▶ _TASK ITEM 1_
Could you reproduce everything from "Act III in Pieces" down to "need one another." in the passage on Act III, replacing "turkey" with "goose"?
▶ _TASK ITEM 2_
Can you condense the paragraph of the passage on Act III that begins "In The Constant Gardener" while keeping its main facts?
▶ _TASK ITEM 3_
How would you continue the passage on Act III from the point where it stops?

▶ _EXTRACTED TEXT_
§ §

Following the low point at the end of Act II, Act III often begins with a period of reflection—a “dark night of the soul.” The main character feels battered and lost. That character also holds the knowledge that could empower him/her to move forward, if he/she can only seize upon it. But seizing on a new direction means acknowledging that the character’s old ways can no longer sustain him/her, no matter how much your character may long to return to the comfortable blindness of life before this awakening.
In The Constant Gardener, Justin launches Act III quite haphazardly, making a mad dash for a remote desert in a neighboring country, to try to pin down the doctor who tracked tuberculosis patients in the vaccine study. He finds the man, challenges him to help expose what has been going on, barely escapes death at the hands of raiders, and is pitifully unable to rescue so much as a single small child from chaos and murder. It’s important to note that these Act III scenes mirror what the story has been about: the ability of one person to stand up and do what’s right in a landscape of plunder and slaughter—if only that one person can summon the courage to do so. Justin emerges with the last piece of evidence he needs. He depends on the goodwill of a single, disinterested pilot to mail it to the only person who he knows will act upon it. In the end, Justin will give his all in pursuit of one honest act—one that will honor his wife and her work and expose the evil he has uncovered, but also cost him everything.
Act III in Pieces of April turns on what might almost seem to be chance cards: the kindness of strangers, a late revelation about the errand Bobby went to run, and April’s mother’s sudden opportunity to see herself —and in reflection, her relationship with April—in an altercation between a young girl and her irate mother in a restaurant bathroom. Warmed by the solicitous help of fellow apartment dwellers to get her turkey roasted to a golden turn, April finds herself telling the story of Thanksgiving to an Asian immigrant family—in three versions. The first two make clear that she isn’t just telling that story, but her story—of rage, devastation, fear, and hard-won experience. Finally, she tells a story—the story—that needs little translation: of her realization that people actually need one another.

§ §

[Stored items]
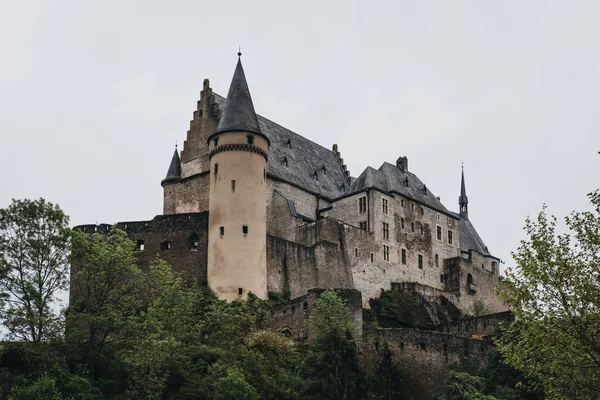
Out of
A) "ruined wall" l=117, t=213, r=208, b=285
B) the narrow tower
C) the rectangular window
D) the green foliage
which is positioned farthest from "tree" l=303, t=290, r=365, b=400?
the rectangular window

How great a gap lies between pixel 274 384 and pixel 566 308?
1883 centimetres

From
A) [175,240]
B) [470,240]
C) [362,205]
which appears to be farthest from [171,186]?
[470,240]

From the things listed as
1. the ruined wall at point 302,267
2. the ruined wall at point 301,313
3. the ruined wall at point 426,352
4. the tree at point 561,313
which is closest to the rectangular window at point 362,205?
the ruined wall at point 302,267

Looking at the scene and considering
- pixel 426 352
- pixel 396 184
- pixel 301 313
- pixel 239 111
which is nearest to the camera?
pixel 301 313

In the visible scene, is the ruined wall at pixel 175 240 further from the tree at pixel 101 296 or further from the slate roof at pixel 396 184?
the slate roof at pixel 396 184

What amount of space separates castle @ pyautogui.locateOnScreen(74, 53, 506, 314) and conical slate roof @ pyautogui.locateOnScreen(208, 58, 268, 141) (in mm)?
95

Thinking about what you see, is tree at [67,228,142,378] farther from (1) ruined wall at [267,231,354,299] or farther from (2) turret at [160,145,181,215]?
(2) turret at [160,145,181,215]

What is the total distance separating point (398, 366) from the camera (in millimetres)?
54562

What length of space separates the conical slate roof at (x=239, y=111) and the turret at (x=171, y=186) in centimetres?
775

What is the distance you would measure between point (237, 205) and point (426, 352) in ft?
51.4

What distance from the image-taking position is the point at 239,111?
66.8 m

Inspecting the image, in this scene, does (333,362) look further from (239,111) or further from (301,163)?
(301,163)

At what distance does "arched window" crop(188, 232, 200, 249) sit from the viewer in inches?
2547

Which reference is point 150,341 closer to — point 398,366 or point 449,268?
point 398,366
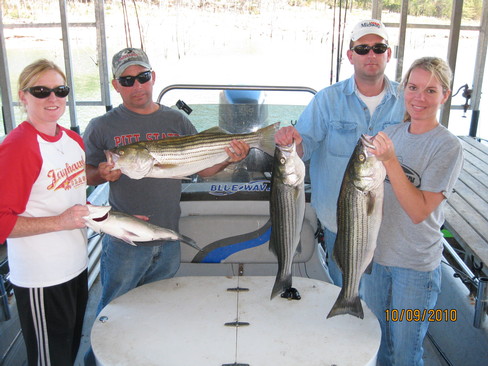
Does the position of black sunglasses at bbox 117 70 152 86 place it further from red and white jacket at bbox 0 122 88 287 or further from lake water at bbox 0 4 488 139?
lake water at bbox 0 4 488 139

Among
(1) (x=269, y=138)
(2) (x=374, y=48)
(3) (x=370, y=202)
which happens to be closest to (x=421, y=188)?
(3) (x=370, y=202)

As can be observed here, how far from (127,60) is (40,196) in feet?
3.58

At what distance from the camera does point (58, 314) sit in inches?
96.4

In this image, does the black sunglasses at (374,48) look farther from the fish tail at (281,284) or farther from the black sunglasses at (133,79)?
the fish tail at (281,284)

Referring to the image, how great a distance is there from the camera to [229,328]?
7.59 feet

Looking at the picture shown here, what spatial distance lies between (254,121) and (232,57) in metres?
2.78

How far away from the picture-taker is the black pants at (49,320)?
2.37m

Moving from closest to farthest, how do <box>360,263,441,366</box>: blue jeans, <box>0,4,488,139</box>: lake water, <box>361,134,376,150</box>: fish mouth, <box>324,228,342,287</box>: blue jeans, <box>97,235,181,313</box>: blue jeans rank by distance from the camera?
1. <box>361,134,376,150</box>: fish mouth
2. <box>360,263,441,366</box>: blue jeans
3. <box>97,235,181,313</box>: blue jeans
4. <box>324,228,342,287</box>: blue jeans
5. <box>0,4,488,139</box>: lake water

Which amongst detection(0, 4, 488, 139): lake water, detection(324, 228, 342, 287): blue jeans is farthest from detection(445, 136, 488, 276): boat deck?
detection(0, 4, 488, 139): lake water

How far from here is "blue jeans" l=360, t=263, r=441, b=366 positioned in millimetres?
2475

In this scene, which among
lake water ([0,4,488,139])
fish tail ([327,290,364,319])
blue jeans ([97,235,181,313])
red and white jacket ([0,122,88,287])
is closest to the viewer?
red and white jacket ([0,122,88,287])

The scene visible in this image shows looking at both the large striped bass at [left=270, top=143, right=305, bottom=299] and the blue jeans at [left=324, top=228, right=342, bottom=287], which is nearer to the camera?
the large striped bass at [left=270, top=143, right=305, bottom=299]

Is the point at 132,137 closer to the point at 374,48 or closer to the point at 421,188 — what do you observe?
the point at 374,48
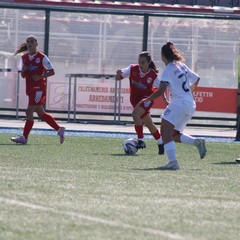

§ §

▶ _EXERCISE OUTPUT 1_
Act III in Pieces of April turns on what might almost seem to be chance cards: the kindness of strangers, a late revelation about the errand Bobby went to run, and April’s mother’s sudden opportunity to see herself —and in reflection, her relationship with April—in an altercation between a young girl and her irate mother in a restaurant bathroom. Warmed by the solicitous help of fellow apartment dwellers to get her goose roasted to a golden turn, April finds herself telling the story of Thanksgiving to an Asian immigrant family—in three versions. The first two make clear that she isn’t just telling that story, but her story—of rage, devastation, fear, and hard-won experience. Finally, she tells a story—the story—that needs little translation: of her realization that people actually need one another.

▶ _EXERCISE OUTPUT 2_
In The Constant Gardener, Justin begins Act III by rushing to a remote desert in a neighboring country to find the doctor who tracked tuberculosis patients in the vaccine study. He finds him and urges him to help expose what has been happening. Justin narrowly escapes death at the hands of raiders and cannot rescue even one small child from chaos and murder. These scenes mirror the story's concern: whether one person can find the courage to do right amid plunder and slaughter. Justin comes away with the last piece of evidence he needs and relies on a disinterested pilot to mail it to the one person he knows will act on it. In the end, he gives his all to one honest act that honors his wife and her work and exposes the evil he has found, but costs him everything.

▶ _EXERCISE OUTPUT 3_
As Pieces of April barrels toward the climax—the meeting between April and her mother—it veers appropriately off-track. Bobby returns from his long errand, disheveled from a beating at the hands of April’s former boyfriend, just in time to nearly collide with April’s family, who are horrified to finally arrive on the daunting street she lives on. They leave—and for long minutes of the film, it’s not clear they’ll return. April clatters downstairs to greet them, to be met with an empty street. But each on her own, in spite of everything, April and her mother have been slowly approaching each other throughout the movie. The conclusion, though perhaps too quick to create a dramatic bridge, accomplishes what both women have finally earned: a true reunion.
In Lars and the Real Girl, Act III will traverse Bianca’s catastrophic downturn. It will also lead him, through a perfect storm of fear, confusion, and pain, to practice further his entry into the community of adult relationships, as he goes through the genuine process of love, loss, and grief. Lars’ brother will be compelled to clear the air between them about the terrible losses in their shared past that likely led to Lars’ damaged capacity to form normal relationships. Finally, Lars will see his way clear to take his first tentative step toward the real girl who has been waiting for him all along.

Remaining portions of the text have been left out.